Primoz (c) and others at Jelsa that evening
© Jeff Jones


Argghh, fresh Scampi!
© Jeff Jones

A recovery day

11 hours sleep! And my head still wasn't that great in the morning. I blamed the schnapps but I suspect a few other things had contributed. After another big brekky, I felt semi-human enough to wash the bike and set off to Hvar again with the rest. We took the reverse route to the first day and once again I enjoyed the spectacular scenery that Hvar has to offer. We rode up the old road through the olive groves. Robert explained to me that Hvar has some amazing olive and lavender oil. Bits of it even reminded me of Provence, and supposedly, French perfumeries get lavender oil from here.

Hvar is a big exporter of lavender
© Jeff Jones


Having more drinks in Hvar
© Jeff Jones


The nth cappuccino of the week was consumed in Hvar (it does you good to have a fling occasionally), and we rode up the long climb that we'd descended on day 1. On the way up, Lucija explained to me about how all the old houses and villages will probably get modernised soon, given the increasing tourist influx in summer.
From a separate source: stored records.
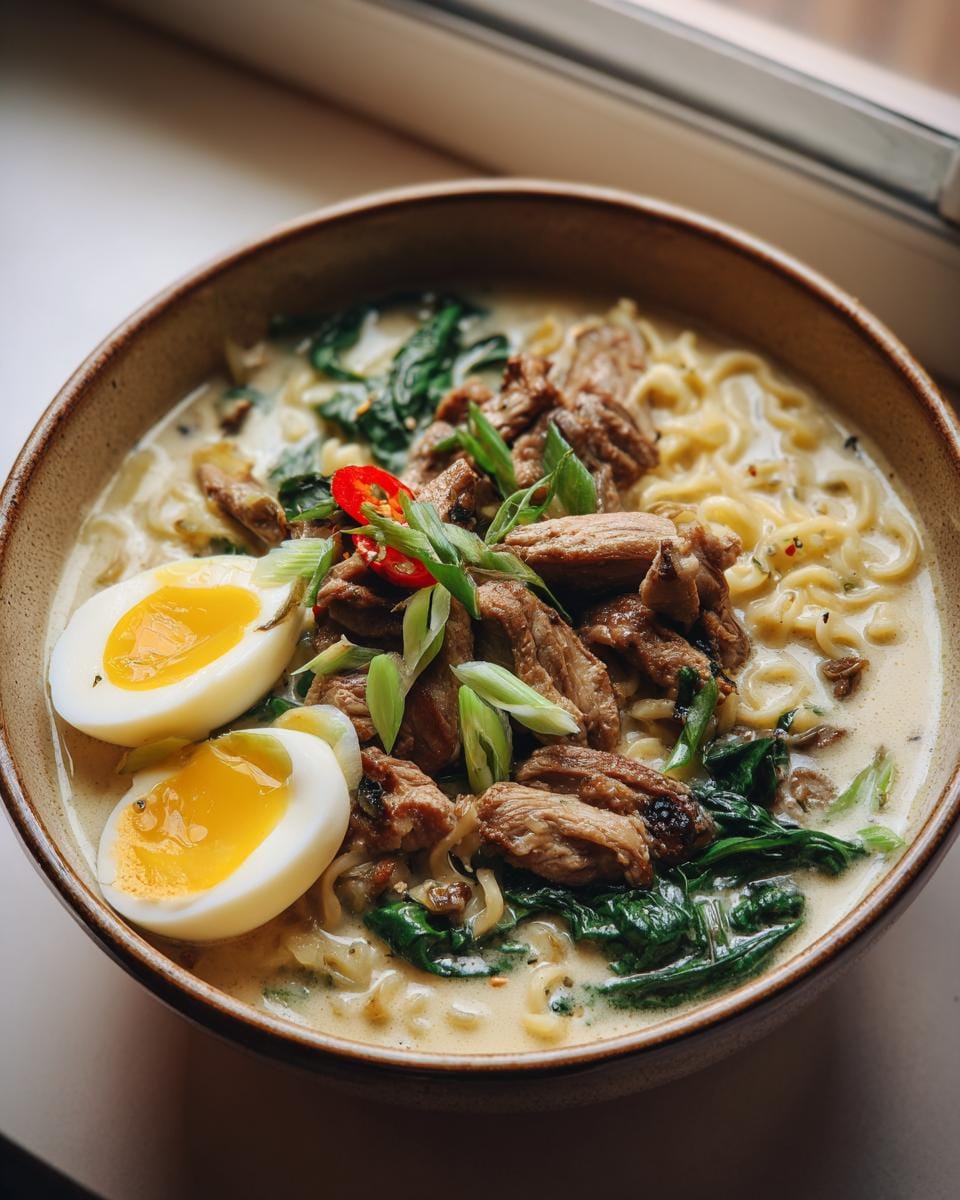 A bowl of Creamy Garlic Chicken Ramen topped with sliced chicken, soft-boiled eggs, spinach, and chili.
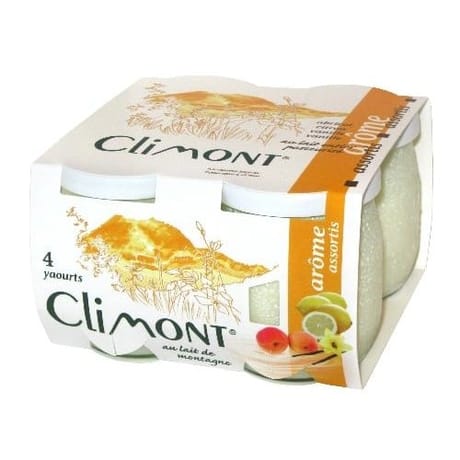 Climont yaourt aromatisé panaché 4x125g
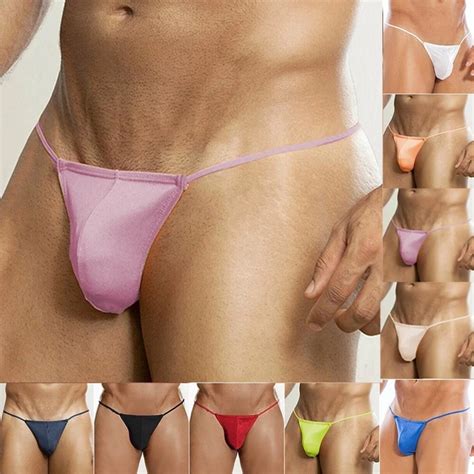 SEXY MENS T BACK G String Thong Bikini Underwear Micro Mesh Sheer Pouch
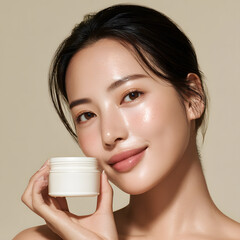 a young model holding a facial cream in plain background 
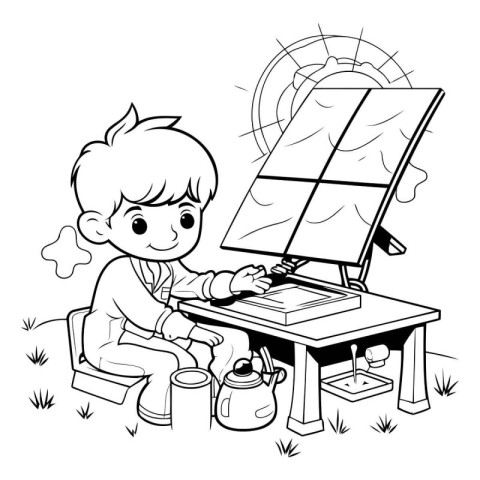 Boy working on a solar panel. Black and white illustration for c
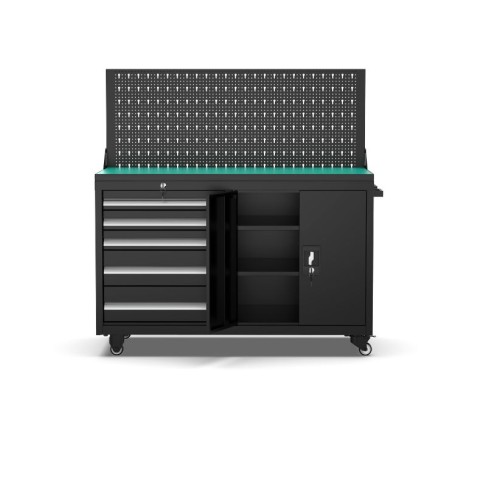 Mobile workshop workbench with 5 drawers, cupboard and perforated wall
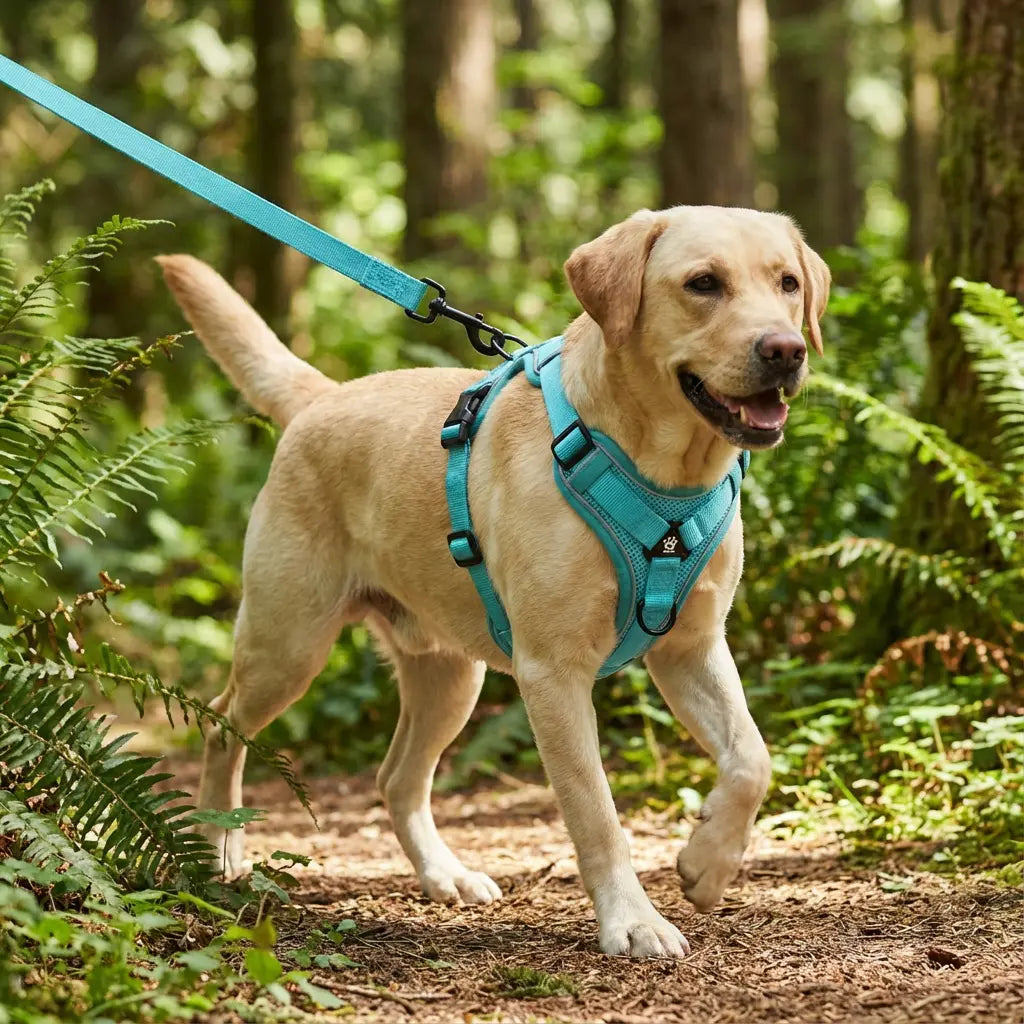 Chien qui se balade en forêt avec un harnais bleu turquoise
From a historical point of view, it'd be a damn shame, but then again, I don't have to live in them.

I stopped to take a few piccies at the top so I could really fang it on the descent. Although I was still a bit uncomfortable with the braking (left and right were swapped compared to what I'm used to), I caught most of them before the bottom. I reckon with some decent tyres, that Wilier would be a very good handler, as it turns on a ten cent piece.

Andrej the mechanic having a chuck(le) at the top of the climb
© Jeff Jones


A little bit of Provence?
© Jeff Jones


Once final time through the tunnel and I still managed to escape Gollum. Perhaps he didn't consider the Mortirolo to be preciousss enough. His loss, I reckon. We made it back to Ivan Dolac in time for...lunch! More fried sea frog (much nicer than it sounds), prawns, anchovies and sleep. I've never had fried sleep before but it had a refreshing taste. It was refreshing enough for me to pile into the van again to go to the next village for a few beers. Then back for some schnapps and massive amounts of octopus risotto and barbecued fish. The company was good, and it was a great way to finish off.

These three fish are going to provide some nourishment for up to 20 hungry bike riders
© Jeff Jones


Gathered around the pre-dinner table for some drinks and joviality
© Jeff Jones


Borut and Miroslav contemplate the fish
© Jeff Jones


These hands can skeletonise a piranha in minutes...
© Jeff Jones


Everyone was in good spirits (or vice versa) at the dinner table
© Jeff Jones


Roman and moi after skeletonising a fish or two
© Jeff Jones

Home again, home again

Three days doesn't sound like much of a holiday, but it was enough for me and it was all I could afford in terms of time. But I'll be back. I left with Bostjan and Branko early Sunday morning in time to catch the 7:30am ferry back to Split, then a long and very wet drive to Ljubljana along the impressively deserted motorway that links the inland with the coast. It was built a few years ago thanks to a massive loan, and is a very well serviced dual carriageway road.

Along the way, Bostjan explained to me the bits of the country that were fought over by the Serbs and the Croats not much more than 15 years ago. Most of the country didn't look to be worth it, and it would have been a horrible place to fight a war. They should have just stuck to the coast and the fertile inland. Maybe that's why Croatia looks like a horseshoe.

It stopped raining by the time we got to Slovenia, and I even had a cappuccino sitting outside in the sunshine at Ljubljana airport. That must have been my n+1th cappuccino of the week, meaning that by that great mathematical principle of induction, I could prove that drinking cappuccinos was true for all values of cappuccino.

Luckily it was raining when I got back to Liège South Charleroi airport. Reality hits again.